Plausible Mains Question Stems: 1. "India's Chandrayaan programme has transformed its position in global space diplomacy. Analyse the strategic and scientific significance of Chandrayaan-3's success at the lunar south pole." (GS-III / 15 marks) 2. "The revival of human lunar exploration through NASA's Artemis programme and China's ILRS represents a new Space Race. Examine the geopolitical implications for India." (GS-II / 10 marks) 3. "Compare the Artemis Accords with the Outer Space Treaty of 1967. Do bilateral space agreements undermine the multilateral framework for space governance?" (GS-II / 15 marks)


9. Related Topics to Study Next

Topic Connection
ISRO & India's Space Programme Chandrayaan is part of ISRO's planetary exploration roadmap including Aditya-L1, Gaganyaan
Artemis Accords India signed 2023; key instrument of US-India space cooperation; GS-II
Outer Space Treaty, 1967 Legal framework for all moon missions; often confused with Moon Agreement (1984)
Gaganyaan Mission India's first crewed spaceflight; links to broader human spaceflight ambitions
Space Race (Cold War) Historical context for current USA–China rivalry; GS-I History
Dual-Use Technology & Arms Control Project A119, nuclear-capable rockets, space militarisation debates
India-USA Strategic Partnership Artemis Accords, iCET (initiative on Critical and Emerging Technologies)

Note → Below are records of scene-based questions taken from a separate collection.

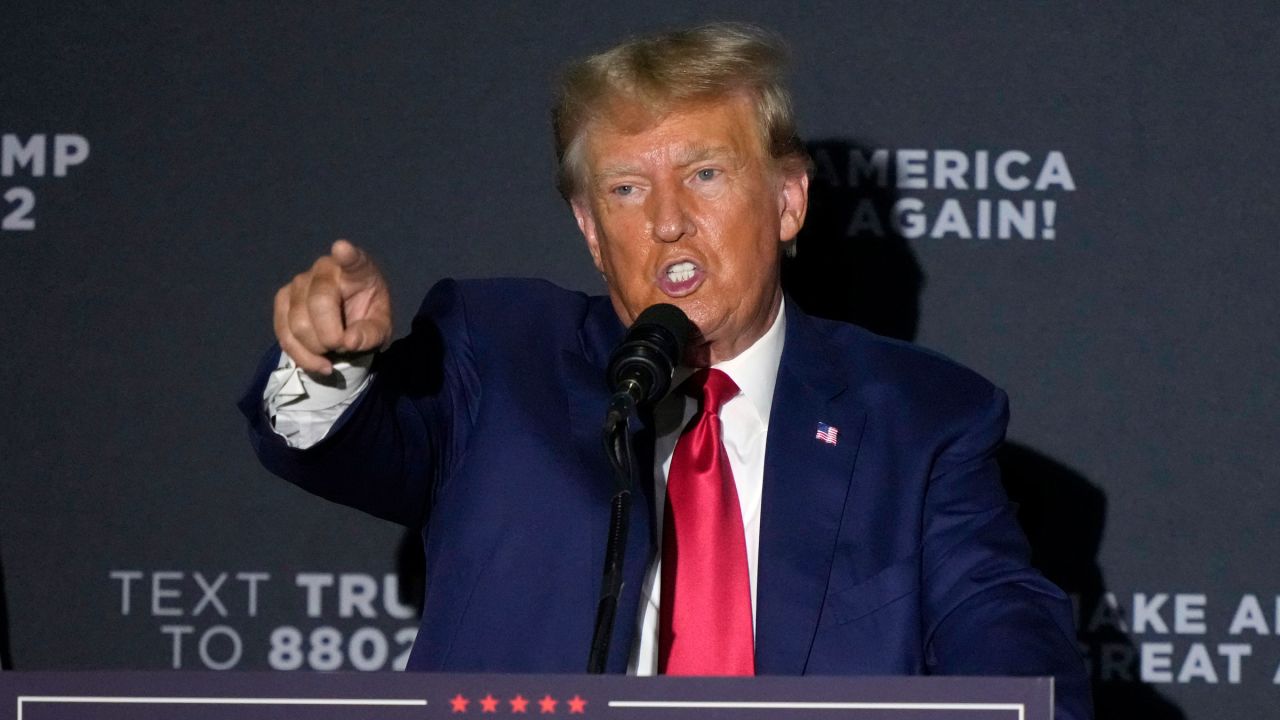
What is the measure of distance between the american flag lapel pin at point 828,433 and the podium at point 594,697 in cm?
79

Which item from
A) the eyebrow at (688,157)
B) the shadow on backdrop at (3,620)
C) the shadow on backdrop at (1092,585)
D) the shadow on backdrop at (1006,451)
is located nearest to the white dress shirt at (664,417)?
the eyebrow at (688,157)

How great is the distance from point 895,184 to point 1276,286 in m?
0.56

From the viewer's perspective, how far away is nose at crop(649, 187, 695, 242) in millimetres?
1723

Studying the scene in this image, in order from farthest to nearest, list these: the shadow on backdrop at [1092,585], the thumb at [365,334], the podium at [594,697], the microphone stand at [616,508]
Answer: the shadow on backdrop at [1092,585]
the thumb at [365,334]
the microphone stand at [616,508]
the podium at [594,697]

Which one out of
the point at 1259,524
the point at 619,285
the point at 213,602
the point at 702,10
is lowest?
the point at 213,602

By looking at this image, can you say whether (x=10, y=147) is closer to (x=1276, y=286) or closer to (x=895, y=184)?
(x=895, y=184)

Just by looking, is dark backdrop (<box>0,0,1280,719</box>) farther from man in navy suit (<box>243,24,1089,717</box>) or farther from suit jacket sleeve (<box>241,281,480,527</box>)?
suit jacket sleeve (<box>241,281,480,527</box>)

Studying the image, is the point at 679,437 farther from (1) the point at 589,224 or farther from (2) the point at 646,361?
(2) the point at 646,361

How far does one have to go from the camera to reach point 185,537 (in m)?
2.34

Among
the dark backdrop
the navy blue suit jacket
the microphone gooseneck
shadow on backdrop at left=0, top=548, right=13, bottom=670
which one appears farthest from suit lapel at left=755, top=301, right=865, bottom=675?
shadow on backdrop at left=0, top=548, right=13, bottom=670

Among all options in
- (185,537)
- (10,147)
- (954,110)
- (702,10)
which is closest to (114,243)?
(10,147)

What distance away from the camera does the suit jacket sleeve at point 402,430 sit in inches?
59.3

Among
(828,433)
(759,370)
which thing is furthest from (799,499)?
(759,370)

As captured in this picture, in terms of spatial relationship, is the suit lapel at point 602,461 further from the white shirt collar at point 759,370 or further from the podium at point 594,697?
the podium at point 594,697
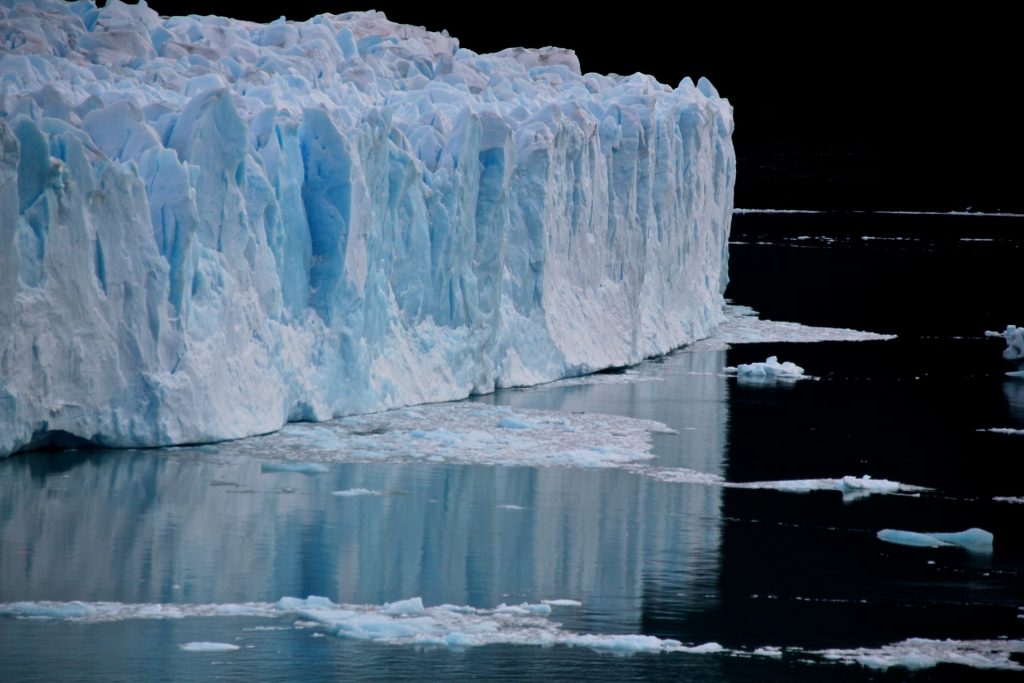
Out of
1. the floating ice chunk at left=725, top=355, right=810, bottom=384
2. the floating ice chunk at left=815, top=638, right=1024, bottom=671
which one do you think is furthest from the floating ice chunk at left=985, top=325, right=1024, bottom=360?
the floating ice chunk at left=815, top=638, right=1024, bottom=671

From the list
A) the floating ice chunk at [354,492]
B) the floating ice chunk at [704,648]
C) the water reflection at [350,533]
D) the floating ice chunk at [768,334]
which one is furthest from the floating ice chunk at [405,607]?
the floating ice chunk at [768,334]

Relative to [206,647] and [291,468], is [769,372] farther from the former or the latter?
[206,647]

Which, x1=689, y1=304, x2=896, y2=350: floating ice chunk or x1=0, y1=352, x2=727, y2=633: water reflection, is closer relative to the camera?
x1=0, y1=352, x2=727, y2=633: water reflection

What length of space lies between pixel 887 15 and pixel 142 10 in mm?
49358

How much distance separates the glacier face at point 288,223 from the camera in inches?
372

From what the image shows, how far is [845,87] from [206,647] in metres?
52.8

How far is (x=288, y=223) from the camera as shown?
36.7ft

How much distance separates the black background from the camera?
53.9 m

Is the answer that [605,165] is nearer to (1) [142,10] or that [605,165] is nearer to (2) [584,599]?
(1) [142,10]

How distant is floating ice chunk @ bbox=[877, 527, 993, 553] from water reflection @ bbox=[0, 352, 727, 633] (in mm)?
943

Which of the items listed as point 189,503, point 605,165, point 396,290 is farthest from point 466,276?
point 189,503

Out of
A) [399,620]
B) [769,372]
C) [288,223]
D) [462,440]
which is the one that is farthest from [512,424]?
[399,620]

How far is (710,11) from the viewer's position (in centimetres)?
5716

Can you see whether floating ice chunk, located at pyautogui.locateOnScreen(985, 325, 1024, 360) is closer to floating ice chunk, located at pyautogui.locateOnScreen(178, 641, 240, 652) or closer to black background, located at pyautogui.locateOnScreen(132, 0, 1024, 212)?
floating ice chunk, located at pyautogui.locateOnScreen(178, 641, 240, 652)
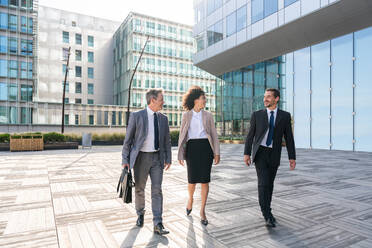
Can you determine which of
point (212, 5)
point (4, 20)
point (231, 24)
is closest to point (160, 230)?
point (231, 24)

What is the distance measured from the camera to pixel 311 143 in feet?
65.7

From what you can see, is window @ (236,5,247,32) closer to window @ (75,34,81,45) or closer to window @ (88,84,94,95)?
window @ (88,84,94,95)

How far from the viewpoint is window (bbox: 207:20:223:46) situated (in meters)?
25.1

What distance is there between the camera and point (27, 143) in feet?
59.6

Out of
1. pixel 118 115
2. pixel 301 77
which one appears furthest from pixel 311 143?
pixel 118 115

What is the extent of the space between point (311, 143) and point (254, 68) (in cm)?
1079

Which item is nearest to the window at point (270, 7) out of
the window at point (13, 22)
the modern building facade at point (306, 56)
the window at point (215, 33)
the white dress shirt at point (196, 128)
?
the modern building facade at point (306, 56)

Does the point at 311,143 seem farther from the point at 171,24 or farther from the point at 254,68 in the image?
the point at 171,24

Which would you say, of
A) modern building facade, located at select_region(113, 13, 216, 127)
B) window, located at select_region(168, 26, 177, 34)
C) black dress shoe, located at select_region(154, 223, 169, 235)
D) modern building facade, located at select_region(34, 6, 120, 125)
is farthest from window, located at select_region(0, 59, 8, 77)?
black dress shoe, located at select_region(154, 223, 169, 235)

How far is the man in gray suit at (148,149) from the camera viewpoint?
355 cm

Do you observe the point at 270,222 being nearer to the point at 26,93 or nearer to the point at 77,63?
the point at 26,93

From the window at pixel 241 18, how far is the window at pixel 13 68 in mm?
31508

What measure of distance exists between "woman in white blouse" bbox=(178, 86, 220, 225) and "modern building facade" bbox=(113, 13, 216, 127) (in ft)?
142

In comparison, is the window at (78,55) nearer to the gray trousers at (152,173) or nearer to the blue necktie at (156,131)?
the blue necktie at (156,131)
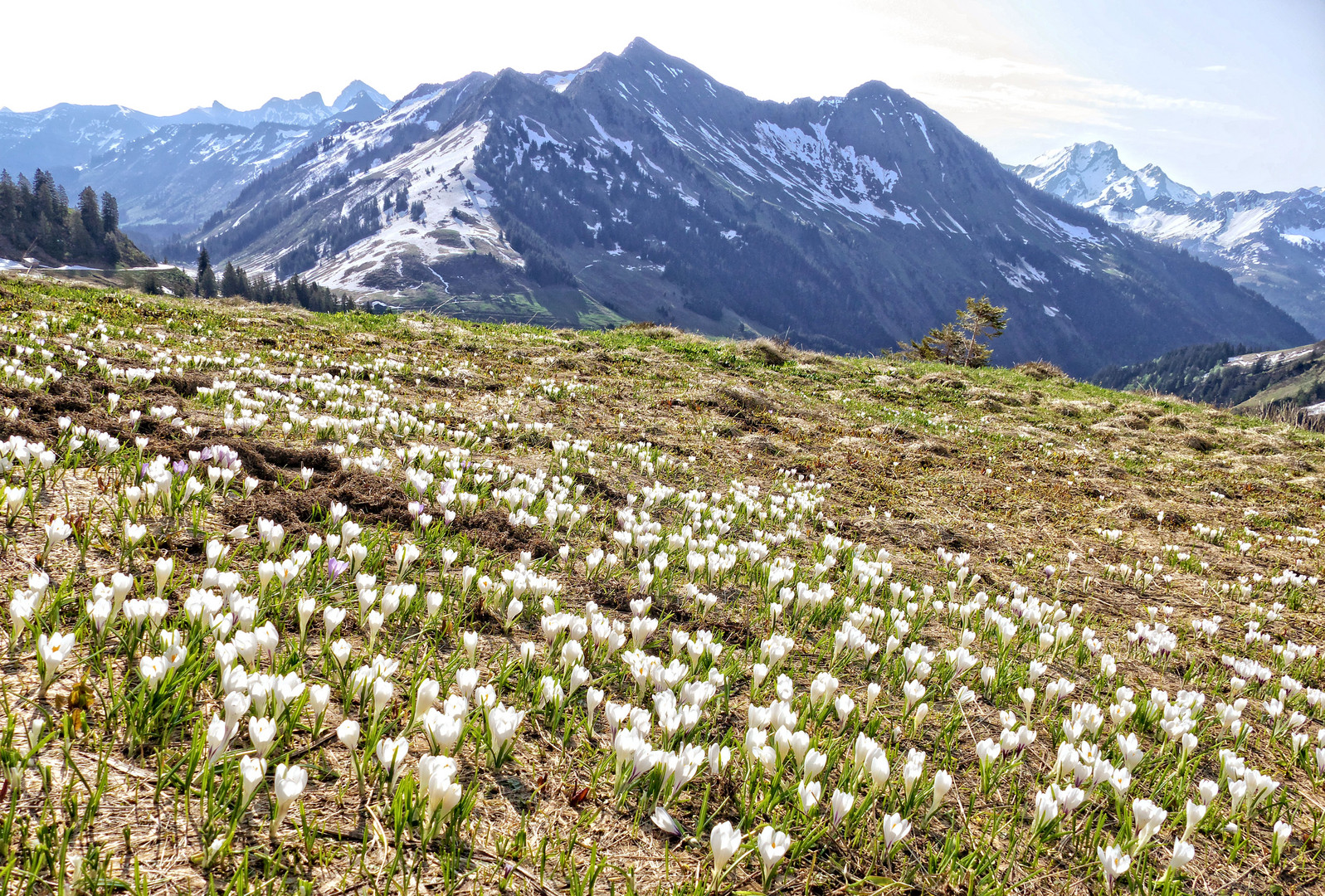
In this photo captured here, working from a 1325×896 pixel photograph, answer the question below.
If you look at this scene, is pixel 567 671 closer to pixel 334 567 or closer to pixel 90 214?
pixel 334 567

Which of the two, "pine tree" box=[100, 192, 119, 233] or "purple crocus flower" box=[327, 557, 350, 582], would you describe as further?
"pine tree" box=[100, 192, 119, 233]

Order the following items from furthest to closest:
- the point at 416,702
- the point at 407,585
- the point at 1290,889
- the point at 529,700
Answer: the point at 407,585 → the point at 529,700 → the point at 1290,889 → the point at 416,702

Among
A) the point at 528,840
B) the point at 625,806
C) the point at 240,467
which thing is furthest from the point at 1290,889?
the point at 240,467

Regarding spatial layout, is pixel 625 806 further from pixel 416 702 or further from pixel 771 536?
pixel 771 536

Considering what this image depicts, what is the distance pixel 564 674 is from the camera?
135 inches

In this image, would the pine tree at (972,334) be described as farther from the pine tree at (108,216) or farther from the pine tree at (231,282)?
the pine tree at (108,216)

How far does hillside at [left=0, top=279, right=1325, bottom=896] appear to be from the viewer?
2.28 metres

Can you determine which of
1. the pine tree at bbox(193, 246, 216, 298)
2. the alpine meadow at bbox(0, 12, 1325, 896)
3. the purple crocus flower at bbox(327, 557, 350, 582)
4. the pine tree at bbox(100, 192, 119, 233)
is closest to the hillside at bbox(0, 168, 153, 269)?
the pine tree at bbox(100, 192, 119, 233)

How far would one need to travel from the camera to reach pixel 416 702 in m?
2.74

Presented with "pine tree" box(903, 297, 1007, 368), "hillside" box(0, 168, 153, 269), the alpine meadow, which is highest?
"hillside" box(0, 168, 153, 269)

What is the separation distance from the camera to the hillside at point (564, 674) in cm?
228

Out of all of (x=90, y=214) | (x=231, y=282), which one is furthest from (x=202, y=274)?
(x=90, y=214)

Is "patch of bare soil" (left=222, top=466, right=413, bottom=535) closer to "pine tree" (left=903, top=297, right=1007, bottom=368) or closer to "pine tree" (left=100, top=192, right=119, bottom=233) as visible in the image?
"pine tree" (left=903, top=297, right=1007, bottom=368)

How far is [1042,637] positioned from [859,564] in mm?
1514
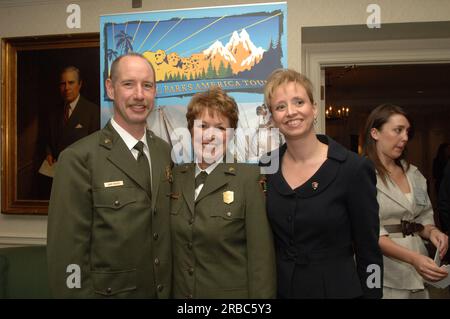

10. Common Errors / Trap Areas

  1. Chandrayaan-2 vs Chandrayaan-3: Aspirants confuse the two — Chandrayaan-2 lander crashed (2019); Chandrayaan-3 successfully landed (2023). Both landers are named Vikram; both rovers are named Pragyan.
  2. Luna 10 vs Luna 9: Luna 9 (Feb 1966) was the first soft landing on the moon; Luna 10 (Apr 3, 1966) was the first to orbit the moon — do not conflate.
  3. First animal in orbit ≠ first animal in space: Laika (Sputnik 2, 1957) orbited Earth; earlier fruit flies (1947, USA) went to space on a sub-orbital arc — the question specifies orbit.
  4. Chang'e-4 vs Chang'e-5: Chang'e-4 = far-side landing (2019); Chang'e-5 = near-side sample return (2020); Chang'e-6 = far-side sample return (2024). Aspirants often mix these up.
  5. Artemis II = flyby, NOT landing: A common error is assuming Artemis II involves a moon landing. It is a crewed lunar flyby only; the crewed landing is planned for Artemis III.